> [What needs to be done]
How many lines of the data below contain the string "track"? Reply with the number alone.

> [Provided data]
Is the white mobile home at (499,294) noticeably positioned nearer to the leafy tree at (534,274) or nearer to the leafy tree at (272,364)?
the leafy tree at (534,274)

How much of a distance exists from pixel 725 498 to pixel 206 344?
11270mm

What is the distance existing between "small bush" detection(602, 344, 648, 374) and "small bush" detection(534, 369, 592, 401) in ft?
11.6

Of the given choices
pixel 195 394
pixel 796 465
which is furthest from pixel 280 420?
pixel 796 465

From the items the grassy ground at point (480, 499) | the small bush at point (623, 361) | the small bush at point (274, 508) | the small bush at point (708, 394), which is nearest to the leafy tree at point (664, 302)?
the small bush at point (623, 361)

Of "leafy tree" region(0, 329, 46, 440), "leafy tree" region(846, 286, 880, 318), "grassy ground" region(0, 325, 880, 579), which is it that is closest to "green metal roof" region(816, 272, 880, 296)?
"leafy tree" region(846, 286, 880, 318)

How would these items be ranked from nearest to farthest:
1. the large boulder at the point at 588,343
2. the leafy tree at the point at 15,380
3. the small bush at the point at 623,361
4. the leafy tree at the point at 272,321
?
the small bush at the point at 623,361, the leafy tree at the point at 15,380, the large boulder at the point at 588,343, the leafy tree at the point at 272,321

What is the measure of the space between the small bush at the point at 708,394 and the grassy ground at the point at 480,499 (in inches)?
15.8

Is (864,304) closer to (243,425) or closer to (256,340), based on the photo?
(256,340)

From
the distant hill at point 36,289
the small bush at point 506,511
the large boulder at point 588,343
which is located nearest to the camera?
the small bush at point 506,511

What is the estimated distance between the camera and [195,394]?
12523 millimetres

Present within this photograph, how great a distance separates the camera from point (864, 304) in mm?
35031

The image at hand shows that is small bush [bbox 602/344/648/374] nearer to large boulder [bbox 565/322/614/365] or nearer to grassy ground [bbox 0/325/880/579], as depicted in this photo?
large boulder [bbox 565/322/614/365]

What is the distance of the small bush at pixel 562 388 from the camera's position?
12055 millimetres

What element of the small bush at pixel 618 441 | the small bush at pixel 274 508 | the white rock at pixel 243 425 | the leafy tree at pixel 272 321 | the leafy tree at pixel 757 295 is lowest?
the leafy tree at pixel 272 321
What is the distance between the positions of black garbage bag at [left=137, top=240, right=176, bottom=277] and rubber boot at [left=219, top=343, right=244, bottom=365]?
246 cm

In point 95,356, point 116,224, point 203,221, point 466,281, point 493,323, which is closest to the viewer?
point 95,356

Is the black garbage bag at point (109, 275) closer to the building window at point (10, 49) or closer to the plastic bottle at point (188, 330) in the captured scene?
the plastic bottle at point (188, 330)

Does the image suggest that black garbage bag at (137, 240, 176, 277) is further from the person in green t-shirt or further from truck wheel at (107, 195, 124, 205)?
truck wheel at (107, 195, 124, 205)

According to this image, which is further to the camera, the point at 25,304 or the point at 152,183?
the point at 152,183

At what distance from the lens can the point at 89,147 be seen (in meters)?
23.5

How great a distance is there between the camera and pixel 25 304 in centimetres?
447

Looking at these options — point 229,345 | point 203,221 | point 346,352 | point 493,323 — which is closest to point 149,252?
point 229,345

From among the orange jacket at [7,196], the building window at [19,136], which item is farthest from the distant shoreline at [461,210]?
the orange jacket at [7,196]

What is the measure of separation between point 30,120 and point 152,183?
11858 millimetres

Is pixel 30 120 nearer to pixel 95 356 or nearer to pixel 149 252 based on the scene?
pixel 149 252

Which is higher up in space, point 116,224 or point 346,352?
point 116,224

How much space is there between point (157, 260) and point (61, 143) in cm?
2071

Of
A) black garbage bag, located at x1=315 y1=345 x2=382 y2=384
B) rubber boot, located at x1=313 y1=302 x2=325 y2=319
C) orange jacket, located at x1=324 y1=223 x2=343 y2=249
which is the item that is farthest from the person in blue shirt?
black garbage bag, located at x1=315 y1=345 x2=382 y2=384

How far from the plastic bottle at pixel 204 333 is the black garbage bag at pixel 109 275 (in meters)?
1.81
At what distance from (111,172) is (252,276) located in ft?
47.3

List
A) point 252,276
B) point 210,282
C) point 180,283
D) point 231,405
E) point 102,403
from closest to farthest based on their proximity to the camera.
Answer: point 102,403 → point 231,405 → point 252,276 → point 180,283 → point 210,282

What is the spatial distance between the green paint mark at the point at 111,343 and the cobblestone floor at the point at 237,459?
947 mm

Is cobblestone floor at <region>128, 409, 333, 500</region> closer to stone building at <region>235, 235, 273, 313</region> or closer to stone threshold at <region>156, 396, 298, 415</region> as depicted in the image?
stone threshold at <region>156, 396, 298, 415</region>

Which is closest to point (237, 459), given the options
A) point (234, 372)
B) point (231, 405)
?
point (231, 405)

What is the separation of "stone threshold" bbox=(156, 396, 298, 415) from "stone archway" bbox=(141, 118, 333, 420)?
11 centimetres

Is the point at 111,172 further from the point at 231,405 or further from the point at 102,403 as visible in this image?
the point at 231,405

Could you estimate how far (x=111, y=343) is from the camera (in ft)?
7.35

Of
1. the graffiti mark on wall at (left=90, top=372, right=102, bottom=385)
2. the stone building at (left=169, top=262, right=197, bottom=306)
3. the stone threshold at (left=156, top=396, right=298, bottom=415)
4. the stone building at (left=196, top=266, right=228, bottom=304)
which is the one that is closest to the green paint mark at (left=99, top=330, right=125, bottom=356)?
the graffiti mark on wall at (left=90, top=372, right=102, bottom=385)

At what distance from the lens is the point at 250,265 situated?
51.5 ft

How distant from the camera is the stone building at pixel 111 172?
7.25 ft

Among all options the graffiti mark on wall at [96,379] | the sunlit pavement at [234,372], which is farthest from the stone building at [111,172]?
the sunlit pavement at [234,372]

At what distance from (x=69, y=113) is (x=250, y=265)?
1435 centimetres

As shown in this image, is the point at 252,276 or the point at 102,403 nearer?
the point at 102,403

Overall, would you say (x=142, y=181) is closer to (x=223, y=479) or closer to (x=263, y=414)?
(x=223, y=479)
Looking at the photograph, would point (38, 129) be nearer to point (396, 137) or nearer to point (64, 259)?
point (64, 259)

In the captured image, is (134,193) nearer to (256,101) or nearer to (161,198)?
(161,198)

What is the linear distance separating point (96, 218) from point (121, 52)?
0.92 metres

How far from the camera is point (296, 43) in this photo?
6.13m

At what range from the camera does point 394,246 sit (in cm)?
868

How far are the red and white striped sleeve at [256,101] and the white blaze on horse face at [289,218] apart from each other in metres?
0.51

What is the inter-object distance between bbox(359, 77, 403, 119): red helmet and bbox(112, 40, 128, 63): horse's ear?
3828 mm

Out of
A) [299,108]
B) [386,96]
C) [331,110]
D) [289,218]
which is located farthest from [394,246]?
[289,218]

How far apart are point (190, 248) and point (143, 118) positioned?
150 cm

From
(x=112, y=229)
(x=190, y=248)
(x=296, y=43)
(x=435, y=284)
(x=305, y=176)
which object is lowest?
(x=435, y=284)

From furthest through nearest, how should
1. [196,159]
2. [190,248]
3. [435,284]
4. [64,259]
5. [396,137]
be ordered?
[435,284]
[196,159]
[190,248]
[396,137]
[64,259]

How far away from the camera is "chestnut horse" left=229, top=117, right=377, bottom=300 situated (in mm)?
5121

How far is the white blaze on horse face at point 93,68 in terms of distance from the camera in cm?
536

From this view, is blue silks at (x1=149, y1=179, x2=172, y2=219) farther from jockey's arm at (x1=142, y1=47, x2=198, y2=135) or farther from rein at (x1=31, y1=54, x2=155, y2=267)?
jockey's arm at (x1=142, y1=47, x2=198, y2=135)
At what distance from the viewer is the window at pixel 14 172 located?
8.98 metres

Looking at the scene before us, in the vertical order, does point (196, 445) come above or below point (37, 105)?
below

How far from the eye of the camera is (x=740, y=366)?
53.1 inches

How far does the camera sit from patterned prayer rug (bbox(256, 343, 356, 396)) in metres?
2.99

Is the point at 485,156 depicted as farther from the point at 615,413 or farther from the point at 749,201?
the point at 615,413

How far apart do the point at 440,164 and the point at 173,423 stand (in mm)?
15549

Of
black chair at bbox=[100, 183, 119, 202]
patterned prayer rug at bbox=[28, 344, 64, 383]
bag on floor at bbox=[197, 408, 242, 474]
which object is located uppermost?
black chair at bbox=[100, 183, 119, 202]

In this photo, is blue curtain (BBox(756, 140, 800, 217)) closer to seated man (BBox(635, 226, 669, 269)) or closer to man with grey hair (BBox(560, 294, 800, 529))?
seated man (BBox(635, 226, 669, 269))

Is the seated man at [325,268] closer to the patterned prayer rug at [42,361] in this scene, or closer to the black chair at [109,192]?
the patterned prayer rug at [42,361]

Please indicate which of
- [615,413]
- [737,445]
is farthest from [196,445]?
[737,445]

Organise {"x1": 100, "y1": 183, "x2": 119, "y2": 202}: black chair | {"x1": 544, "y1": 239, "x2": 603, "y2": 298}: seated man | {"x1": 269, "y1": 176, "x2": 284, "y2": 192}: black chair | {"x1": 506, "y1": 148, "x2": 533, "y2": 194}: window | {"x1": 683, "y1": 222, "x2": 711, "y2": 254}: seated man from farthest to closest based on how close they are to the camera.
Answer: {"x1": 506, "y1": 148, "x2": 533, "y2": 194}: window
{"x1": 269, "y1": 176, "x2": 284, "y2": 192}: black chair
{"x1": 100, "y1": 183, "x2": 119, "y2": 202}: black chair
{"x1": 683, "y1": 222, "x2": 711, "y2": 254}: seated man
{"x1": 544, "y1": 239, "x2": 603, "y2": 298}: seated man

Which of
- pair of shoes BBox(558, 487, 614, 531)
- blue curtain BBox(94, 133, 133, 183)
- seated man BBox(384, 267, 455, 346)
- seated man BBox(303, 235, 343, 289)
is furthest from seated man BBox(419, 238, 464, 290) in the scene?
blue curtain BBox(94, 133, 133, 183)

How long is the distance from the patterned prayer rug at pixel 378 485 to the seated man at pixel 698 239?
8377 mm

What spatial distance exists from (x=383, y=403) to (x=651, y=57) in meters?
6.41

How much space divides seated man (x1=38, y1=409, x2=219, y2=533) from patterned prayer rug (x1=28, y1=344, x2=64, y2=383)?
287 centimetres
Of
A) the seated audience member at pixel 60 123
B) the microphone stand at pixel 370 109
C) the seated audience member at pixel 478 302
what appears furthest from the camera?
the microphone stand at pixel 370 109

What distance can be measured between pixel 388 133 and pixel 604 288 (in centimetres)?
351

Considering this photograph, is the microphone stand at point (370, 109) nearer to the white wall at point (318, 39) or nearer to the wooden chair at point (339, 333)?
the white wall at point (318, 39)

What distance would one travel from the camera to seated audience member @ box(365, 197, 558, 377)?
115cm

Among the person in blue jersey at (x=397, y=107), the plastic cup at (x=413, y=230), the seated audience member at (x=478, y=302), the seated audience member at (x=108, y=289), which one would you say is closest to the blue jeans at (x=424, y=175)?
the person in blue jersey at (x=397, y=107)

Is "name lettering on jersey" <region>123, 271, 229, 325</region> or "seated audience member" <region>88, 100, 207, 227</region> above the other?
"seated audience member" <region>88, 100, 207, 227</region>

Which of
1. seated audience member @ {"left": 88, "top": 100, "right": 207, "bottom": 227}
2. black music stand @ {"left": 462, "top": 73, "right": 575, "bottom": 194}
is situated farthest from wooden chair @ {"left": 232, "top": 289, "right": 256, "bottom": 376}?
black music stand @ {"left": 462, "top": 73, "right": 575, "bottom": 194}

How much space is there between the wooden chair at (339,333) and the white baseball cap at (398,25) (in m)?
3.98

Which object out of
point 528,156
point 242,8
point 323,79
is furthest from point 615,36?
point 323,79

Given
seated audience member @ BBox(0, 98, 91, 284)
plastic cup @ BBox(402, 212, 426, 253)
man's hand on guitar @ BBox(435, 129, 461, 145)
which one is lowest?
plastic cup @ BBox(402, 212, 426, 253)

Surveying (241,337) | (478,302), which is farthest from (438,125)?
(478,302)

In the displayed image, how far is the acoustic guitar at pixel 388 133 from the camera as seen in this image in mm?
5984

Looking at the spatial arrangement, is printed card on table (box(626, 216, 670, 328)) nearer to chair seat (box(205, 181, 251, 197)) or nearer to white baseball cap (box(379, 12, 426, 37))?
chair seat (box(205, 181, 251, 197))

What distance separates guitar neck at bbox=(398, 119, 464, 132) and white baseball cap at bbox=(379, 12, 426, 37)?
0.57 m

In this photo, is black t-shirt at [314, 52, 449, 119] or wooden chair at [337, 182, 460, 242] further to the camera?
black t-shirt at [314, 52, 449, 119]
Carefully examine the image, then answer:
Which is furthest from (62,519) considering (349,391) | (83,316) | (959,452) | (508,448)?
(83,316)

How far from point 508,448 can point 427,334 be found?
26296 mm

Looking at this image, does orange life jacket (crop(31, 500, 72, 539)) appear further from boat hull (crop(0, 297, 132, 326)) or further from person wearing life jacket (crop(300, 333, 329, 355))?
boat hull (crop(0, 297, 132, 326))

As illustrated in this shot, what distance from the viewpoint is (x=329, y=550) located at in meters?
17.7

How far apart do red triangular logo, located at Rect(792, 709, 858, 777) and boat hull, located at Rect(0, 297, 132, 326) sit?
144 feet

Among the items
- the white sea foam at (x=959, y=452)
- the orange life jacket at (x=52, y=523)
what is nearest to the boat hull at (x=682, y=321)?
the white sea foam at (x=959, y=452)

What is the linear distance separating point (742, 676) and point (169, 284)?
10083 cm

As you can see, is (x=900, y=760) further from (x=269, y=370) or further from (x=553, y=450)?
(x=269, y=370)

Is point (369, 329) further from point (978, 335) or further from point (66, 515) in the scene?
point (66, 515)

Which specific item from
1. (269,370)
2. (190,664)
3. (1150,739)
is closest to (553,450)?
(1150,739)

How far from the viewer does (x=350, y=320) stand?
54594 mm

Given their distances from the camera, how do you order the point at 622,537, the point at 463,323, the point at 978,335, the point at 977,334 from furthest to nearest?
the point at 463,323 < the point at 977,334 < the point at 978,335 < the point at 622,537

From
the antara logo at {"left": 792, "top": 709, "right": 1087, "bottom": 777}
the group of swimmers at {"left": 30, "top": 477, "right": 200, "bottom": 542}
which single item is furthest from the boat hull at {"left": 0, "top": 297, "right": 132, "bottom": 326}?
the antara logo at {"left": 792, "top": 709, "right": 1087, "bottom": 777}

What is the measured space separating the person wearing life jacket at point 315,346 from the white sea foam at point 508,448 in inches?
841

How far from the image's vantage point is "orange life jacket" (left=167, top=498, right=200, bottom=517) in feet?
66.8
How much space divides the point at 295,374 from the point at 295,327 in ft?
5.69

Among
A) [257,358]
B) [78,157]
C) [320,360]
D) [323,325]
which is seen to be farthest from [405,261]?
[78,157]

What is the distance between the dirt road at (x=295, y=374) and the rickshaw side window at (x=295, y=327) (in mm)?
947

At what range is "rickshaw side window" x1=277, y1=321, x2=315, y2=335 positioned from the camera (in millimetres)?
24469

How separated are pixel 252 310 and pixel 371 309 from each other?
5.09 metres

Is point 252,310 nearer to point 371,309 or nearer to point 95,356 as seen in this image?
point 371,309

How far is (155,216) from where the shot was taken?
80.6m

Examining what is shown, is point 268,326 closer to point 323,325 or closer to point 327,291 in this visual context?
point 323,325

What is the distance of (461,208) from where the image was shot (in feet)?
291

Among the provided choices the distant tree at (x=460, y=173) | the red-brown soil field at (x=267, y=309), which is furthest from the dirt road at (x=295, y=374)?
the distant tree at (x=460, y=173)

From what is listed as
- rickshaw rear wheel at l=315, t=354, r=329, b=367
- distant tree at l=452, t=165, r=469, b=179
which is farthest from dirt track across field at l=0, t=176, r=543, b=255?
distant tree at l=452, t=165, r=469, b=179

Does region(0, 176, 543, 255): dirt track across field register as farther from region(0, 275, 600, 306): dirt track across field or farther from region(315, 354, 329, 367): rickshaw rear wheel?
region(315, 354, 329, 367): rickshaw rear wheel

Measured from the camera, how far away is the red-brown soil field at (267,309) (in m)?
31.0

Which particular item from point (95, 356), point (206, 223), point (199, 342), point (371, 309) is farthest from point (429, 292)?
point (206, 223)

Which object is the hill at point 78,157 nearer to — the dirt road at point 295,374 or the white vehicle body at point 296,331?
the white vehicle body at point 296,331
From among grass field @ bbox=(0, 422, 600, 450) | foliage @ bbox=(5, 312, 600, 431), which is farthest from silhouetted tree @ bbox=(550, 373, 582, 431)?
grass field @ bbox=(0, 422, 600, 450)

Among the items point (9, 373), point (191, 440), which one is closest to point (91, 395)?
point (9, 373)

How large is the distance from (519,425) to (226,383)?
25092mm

> [Solution below]
2